IBM is teaching Rust in their developer website.
Stack Overflow, after seeing Rust top the language charts for 5 years in a row, published a getting started guide for Rust.
Discord is switching from Go to Rust.
Figma runs a Rust-powered backend in production.
The Cloud Native world is steadily favoring Linkerd (written in Rust) over Istio (written in Go) as the service mesh of choice.
“Rewrite it in Rust” (RIIR for short) is a running meme on the web, including its own Twitter account and a dedicated GitHub project gathering anecdotical experiences.
Andrew Binstock mentioned Rust in a Dr. Dobb’s magazine article back in 2014, shortly before it shut down.
Eric Sink is busy looking for ways for Rust code to be interoperable with .NET.
Even if not everybody shares the same enthusiasm, clearly, something is going on here. Is Rust mainstream or hype?

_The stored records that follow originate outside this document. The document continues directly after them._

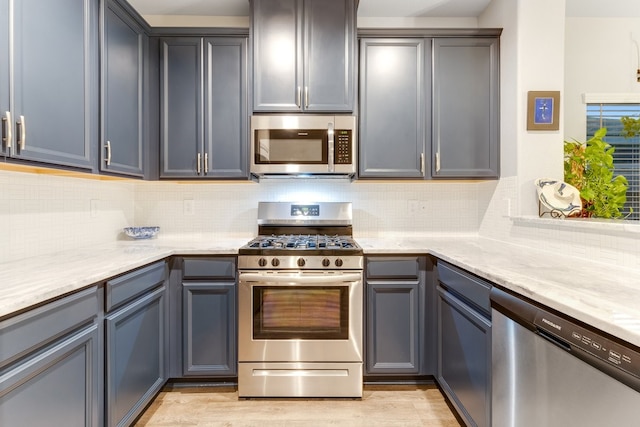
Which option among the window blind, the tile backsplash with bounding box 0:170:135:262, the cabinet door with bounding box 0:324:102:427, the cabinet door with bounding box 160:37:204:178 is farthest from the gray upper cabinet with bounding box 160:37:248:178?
the window blind

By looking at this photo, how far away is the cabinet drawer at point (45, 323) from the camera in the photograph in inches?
39.6

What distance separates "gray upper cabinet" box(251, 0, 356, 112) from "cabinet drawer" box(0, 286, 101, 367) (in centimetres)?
157

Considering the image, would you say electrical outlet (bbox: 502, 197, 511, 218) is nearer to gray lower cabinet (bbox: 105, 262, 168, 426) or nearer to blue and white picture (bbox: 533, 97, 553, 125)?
blue and white picture (bbox: 533, 97, 553, 125)

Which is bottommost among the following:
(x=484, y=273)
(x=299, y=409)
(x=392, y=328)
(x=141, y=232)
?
(x=299, y=409)

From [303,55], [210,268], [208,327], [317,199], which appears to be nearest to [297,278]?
[210,268]

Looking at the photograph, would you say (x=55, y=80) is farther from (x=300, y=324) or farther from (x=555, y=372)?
(x=555, y=372)

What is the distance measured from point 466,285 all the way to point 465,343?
319 millimetres

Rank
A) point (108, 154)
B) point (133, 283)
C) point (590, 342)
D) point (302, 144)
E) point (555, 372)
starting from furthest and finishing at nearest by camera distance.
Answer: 1. point (302, 144)
2. point (108, 154)
3. point (133, 283)
4. point (555, 372)
5. point (590, 342)

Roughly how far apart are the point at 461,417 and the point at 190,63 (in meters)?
2.80

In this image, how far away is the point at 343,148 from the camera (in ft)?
7.76

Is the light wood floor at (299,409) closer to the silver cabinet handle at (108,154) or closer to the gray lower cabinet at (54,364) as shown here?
the gray lower cabinet at (54,364)

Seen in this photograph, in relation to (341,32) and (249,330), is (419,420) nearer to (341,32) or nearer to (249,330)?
(249,330)

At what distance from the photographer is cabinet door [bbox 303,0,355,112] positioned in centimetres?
235

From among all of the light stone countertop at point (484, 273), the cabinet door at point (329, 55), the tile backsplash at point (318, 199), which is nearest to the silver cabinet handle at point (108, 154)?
the light stone countertop at point (484, 273)
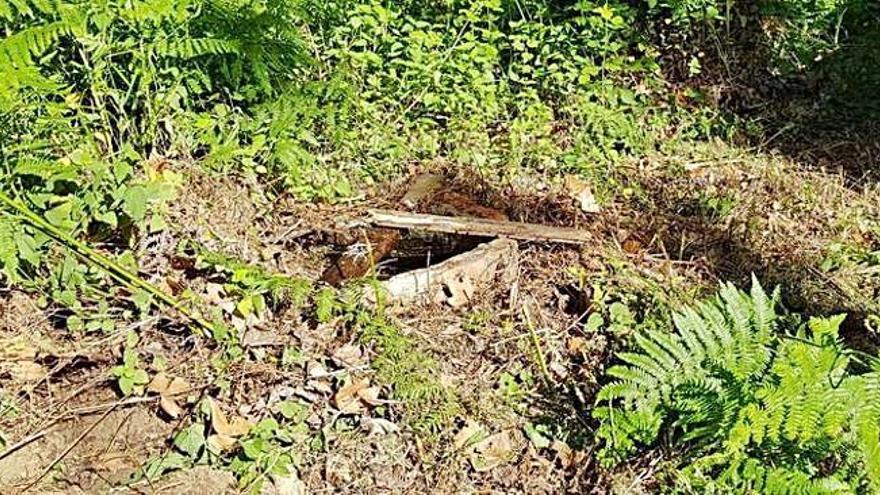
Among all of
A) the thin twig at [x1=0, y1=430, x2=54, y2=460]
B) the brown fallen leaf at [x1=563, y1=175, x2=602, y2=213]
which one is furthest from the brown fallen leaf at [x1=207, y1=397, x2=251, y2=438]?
the brown fallen leaf at [x1=563, y1=175, x2=602, y2=213]

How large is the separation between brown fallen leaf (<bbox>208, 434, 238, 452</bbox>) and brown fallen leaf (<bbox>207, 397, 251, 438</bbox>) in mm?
20

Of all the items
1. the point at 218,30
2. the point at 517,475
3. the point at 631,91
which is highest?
the point at 218,30

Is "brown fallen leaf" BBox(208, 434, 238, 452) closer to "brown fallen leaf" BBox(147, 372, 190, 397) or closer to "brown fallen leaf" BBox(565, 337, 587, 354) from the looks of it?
Answer: "brown fallen leaf" BBox(147, 372, 190, 397)

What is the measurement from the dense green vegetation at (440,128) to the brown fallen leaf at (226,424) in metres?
0.08

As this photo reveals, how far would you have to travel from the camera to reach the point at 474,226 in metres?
4.08

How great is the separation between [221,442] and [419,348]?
873 millimetres

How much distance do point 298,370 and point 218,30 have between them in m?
1.61

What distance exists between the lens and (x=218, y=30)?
404 centimetres

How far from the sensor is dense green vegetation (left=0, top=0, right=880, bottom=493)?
3.11m

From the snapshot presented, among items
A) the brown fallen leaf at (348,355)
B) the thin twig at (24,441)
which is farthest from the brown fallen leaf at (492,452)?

Rust will invariably solve some issues in today’s programming, including security-related trouble such as Heartbleed or the
goto fail fiasco of 2014. But Rust will invariably introduce new issues, completely unforeseen as of now. And a new, modern programming language will appear in 2050 or 2060 solving those issues, and the rewrite cycle will begin all over again. And people will wonder how come anyone could get anything done in C.
In 2016 I mentioned in a talk it was importat to pay attention to LLVM as the source of the great things to come.
Everybody is raving about Swift, but in reality what I pay more attention to these days is LLVM itself.
I think LLVM is the most important software project today, as measured in its long-term impact. Objective-C blocks, Rust & Swift (…) all of these things were born out or powered by LLVM.
Time will tell if this prediction was right. In the meantime, KubeCon + CloudNativeCon Europe 2021, the main conference of the Kubernetes world, opens up online the same day this article hits the press, featuring this time… a one-day special Cloud Native Rust Day.